Pointing out that one-sixth of America’s health care workforce is foreign born, Dick Durbin, a Democrat Senator and co-sponsor of the bill said, “It is unacceptable that thousands of doctors currently working in the US on temporary visas are stuck in the green card backlog, putting their futures in jeopardy and limiting their ability to contribute to the fight against COVID-19.” Other sponsors of this bill, drawn from the Republican and Democratic parties are Senators David Perdue, Todd Young and Chris Coons.
“This bipartisan, targeted, and timely legislation will strengthen our health care workforce and improve health care access for Americans in the midst of the Covid-19 pandemic. I encourage my colleagues on both sides of the aisle to support these vital health care workers,” added Durbin.
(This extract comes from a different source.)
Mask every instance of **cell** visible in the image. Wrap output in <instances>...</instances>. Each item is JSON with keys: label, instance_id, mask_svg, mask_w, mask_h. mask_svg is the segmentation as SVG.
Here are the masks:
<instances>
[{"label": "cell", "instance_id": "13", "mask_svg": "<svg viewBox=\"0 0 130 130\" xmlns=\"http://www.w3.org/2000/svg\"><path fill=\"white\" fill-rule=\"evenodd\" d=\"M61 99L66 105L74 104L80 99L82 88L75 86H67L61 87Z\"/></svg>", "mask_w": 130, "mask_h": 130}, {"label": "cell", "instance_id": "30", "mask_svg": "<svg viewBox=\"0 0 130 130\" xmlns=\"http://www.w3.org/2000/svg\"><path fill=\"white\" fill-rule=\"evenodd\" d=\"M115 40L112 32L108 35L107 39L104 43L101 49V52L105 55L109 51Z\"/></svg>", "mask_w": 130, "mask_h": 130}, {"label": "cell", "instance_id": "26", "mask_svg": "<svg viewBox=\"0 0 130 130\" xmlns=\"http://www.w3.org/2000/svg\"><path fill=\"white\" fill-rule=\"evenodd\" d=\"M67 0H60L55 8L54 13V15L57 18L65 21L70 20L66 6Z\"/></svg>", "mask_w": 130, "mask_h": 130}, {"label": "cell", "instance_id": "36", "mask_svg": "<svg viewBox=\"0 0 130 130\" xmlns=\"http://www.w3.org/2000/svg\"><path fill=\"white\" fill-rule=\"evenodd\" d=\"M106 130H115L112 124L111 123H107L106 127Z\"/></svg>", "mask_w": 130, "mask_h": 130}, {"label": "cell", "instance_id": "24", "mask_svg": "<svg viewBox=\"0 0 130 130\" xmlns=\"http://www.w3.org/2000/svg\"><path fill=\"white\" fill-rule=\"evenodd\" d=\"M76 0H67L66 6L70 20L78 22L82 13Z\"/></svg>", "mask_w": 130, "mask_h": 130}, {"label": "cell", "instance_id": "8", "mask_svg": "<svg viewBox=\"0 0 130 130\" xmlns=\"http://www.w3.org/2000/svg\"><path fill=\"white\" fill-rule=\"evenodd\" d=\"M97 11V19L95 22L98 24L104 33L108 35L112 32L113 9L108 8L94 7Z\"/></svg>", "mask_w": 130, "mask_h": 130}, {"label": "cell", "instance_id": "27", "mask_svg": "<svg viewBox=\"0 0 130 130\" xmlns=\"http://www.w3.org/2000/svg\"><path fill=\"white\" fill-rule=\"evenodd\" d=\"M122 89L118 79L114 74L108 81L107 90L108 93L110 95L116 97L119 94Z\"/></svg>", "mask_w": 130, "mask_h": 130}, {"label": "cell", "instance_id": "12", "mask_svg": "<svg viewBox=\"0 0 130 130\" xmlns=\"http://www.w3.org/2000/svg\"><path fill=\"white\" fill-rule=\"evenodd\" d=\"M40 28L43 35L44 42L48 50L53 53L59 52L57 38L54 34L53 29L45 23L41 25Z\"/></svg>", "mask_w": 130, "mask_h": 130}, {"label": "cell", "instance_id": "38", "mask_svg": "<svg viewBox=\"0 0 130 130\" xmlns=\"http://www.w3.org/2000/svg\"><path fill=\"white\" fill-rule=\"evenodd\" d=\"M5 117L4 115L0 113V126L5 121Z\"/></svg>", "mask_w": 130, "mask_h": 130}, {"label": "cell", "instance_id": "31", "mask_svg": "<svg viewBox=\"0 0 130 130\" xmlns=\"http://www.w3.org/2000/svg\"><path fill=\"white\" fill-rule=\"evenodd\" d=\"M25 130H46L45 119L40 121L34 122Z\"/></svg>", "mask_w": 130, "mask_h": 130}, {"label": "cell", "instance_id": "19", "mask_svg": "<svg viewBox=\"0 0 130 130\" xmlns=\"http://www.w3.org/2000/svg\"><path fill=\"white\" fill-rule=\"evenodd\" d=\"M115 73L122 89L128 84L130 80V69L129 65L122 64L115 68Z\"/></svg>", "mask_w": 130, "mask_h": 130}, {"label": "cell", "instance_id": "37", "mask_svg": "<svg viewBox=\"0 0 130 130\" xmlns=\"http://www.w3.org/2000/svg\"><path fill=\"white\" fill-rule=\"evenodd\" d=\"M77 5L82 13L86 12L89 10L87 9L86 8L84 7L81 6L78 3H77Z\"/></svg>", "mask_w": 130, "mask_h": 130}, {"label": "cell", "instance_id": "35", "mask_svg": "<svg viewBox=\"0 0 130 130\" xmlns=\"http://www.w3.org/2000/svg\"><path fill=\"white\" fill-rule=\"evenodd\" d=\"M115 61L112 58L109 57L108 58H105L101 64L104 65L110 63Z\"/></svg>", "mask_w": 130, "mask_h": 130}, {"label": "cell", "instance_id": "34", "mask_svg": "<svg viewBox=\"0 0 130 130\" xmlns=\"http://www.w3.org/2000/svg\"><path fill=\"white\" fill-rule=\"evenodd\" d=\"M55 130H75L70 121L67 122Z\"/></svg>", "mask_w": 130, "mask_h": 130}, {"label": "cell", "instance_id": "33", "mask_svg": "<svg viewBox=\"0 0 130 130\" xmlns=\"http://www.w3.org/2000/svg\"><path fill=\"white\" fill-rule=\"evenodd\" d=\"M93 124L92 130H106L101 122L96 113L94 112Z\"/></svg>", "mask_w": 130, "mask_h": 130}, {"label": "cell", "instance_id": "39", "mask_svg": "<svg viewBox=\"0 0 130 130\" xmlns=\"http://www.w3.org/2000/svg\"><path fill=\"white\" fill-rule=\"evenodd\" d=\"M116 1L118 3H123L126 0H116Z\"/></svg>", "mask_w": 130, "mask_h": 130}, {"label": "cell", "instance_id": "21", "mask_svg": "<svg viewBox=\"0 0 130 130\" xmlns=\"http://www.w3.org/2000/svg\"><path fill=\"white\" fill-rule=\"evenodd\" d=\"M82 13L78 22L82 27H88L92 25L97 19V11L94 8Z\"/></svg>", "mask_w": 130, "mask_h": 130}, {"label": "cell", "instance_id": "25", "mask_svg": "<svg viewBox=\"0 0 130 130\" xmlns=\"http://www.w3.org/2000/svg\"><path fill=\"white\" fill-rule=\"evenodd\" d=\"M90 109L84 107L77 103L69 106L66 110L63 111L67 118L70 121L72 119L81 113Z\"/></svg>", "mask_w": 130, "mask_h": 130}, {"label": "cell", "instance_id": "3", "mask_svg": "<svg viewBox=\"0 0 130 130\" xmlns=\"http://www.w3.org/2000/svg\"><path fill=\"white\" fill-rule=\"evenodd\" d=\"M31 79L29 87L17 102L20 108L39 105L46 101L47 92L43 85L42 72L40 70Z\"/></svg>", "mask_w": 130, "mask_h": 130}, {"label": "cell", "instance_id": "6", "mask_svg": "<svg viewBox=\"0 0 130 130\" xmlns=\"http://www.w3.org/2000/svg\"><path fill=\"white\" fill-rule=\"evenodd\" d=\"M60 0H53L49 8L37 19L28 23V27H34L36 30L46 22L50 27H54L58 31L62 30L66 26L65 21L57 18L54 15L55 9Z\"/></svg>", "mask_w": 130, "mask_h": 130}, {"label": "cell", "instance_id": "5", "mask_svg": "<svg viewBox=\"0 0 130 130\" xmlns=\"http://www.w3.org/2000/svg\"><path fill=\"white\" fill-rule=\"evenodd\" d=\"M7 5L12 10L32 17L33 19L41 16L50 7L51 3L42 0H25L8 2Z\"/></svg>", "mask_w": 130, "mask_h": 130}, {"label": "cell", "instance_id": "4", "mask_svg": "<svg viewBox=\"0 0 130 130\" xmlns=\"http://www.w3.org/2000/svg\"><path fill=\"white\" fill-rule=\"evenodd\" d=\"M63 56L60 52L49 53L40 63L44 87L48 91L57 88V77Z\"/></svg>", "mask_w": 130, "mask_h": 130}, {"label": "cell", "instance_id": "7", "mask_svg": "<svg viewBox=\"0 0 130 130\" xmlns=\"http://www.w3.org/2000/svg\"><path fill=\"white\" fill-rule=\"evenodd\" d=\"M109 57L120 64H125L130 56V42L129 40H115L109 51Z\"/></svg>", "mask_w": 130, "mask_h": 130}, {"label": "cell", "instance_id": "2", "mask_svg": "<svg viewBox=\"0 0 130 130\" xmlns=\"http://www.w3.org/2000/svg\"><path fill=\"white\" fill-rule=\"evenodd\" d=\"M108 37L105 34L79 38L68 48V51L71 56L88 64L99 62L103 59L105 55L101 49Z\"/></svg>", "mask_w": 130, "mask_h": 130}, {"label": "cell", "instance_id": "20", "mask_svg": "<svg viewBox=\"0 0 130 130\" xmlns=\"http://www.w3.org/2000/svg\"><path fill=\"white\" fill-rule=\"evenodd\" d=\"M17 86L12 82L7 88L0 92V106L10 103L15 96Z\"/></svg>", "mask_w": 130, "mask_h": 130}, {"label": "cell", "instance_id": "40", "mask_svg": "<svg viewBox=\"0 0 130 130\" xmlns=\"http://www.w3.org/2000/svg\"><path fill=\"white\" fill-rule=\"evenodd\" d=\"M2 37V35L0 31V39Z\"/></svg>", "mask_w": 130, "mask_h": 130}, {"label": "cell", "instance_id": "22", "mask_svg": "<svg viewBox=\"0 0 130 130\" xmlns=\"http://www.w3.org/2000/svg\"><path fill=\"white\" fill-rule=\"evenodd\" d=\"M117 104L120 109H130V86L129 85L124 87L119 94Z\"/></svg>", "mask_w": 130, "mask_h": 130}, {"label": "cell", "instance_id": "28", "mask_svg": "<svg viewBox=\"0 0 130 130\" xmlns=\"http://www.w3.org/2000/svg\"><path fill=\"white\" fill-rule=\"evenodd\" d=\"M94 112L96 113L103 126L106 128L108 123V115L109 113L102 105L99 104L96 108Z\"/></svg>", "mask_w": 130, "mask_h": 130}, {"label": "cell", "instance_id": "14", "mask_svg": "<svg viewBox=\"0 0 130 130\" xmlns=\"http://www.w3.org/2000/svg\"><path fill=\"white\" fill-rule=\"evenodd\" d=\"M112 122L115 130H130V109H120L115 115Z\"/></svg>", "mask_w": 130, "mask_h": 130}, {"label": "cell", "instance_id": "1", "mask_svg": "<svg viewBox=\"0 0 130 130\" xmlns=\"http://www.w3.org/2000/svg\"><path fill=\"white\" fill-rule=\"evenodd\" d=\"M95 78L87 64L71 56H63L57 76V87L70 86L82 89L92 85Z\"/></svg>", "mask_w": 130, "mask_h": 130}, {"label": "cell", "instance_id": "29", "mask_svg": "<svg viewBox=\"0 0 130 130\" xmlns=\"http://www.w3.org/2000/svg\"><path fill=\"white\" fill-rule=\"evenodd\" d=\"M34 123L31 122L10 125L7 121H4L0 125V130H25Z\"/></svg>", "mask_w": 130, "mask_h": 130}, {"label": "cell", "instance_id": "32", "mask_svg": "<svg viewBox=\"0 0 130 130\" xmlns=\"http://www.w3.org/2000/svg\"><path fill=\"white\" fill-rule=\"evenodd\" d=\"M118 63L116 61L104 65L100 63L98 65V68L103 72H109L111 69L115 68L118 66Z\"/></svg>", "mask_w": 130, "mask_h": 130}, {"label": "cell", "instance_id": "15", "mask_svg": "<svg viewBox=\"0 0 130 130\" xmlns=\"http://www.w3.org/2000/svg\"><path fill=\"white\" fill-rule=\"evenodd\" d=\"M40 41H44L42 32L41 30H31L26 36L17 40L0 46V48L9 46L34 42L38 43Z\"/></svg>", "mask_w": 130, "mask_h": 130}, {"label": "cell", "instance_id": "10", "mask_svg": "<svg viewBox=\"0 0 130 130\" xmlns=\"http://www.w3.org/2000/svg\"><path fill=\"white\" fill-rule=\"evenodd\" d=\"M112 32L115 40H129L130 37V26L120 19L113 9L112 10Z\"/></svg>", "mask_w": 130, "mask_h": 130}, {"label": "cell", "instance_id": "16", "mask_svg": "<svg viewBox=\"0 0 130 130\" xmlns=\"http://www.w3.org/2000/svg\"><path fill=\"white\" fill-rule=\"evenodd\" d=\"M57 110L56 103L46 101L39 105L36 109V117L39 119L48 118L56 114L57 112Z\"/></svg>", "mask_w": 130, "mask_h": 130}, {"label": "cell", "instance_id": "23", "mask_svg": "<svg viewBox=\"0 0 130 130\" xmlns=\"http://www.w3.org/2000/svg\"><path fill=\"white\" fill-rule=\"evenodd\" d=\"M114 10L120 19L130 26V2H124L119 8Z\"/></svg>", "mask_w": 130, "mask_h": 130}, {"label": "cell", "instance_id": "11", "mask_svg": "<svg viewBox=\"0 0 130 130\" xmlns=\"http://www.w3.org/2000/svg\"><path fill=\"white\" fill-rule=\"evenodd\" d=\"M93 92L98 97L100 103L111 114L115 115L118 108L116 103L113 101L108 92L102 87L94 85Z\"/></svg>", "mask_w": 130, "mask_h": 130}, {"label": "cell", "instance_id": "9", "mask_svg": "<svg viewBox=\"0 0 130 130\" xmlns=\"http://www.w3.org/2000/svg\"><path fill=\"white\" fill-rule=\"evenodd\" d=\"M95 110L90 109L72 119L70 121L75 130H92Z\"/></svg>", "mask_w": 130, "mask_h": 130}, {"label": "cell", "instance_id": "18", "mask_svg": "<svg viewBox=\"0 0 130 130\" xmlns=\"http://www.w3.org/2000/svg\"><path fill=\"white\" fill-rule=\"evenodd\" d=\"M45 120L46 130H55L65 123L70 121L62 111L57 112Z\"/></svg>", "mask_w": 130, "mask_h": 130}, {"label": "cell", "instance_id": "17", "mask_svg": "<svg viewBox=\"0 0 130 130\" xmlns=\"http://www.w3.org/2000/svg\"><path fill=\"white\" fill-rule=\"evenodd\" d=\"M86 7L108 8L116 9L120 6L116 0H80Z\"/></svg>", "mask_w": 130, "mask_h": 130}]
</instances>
The immigrant medical professionals would be required to meet licensing requirements, pay required filing fees and clear the rigorous national security and criminal history background checks before they can receive recaptured green cards.
“This bill provides permanent residency and allows the immigrant physicians to fully respond to the pandemic without restrictions of work site authorization and protects their families from deportation in the eventuality of disability or death while fighting for their communities. One in four physicians are immigrants and they are the pillars of medical access in under served areas. This is a long overdue first step to streamline physician immigration to stabilize and improve health care access in America. The shortage of nurses in the frontlines would also be addressed by this bill. PAHA supports and endorses the bill,” said Physicians for American Healthcare Access, in its statement.
The bill does not propose to increase the number of immigrants, it merely reallocates a limited number of unused visas from prior years for medical professionals. As it entails ‘adjustment of status’ of those already in the US, it is also not contrary to President Trump’s recent temporary ban for green card holders. It is difficult to quantify how many Indian medical professionals will stand to benefit from this bill, but it could cover a sizeable number of doctors, state immigration attorneys.
The bill has support from a cross section of medical associations and think-tanks, including FWD.us, The Illinois Health and Hospital Association, American Hospital Association, American Organization for Nursing Leadership, Physicians for American Healthcare Access, American Immigration Lawyers Association and National Immigration Forum, among others.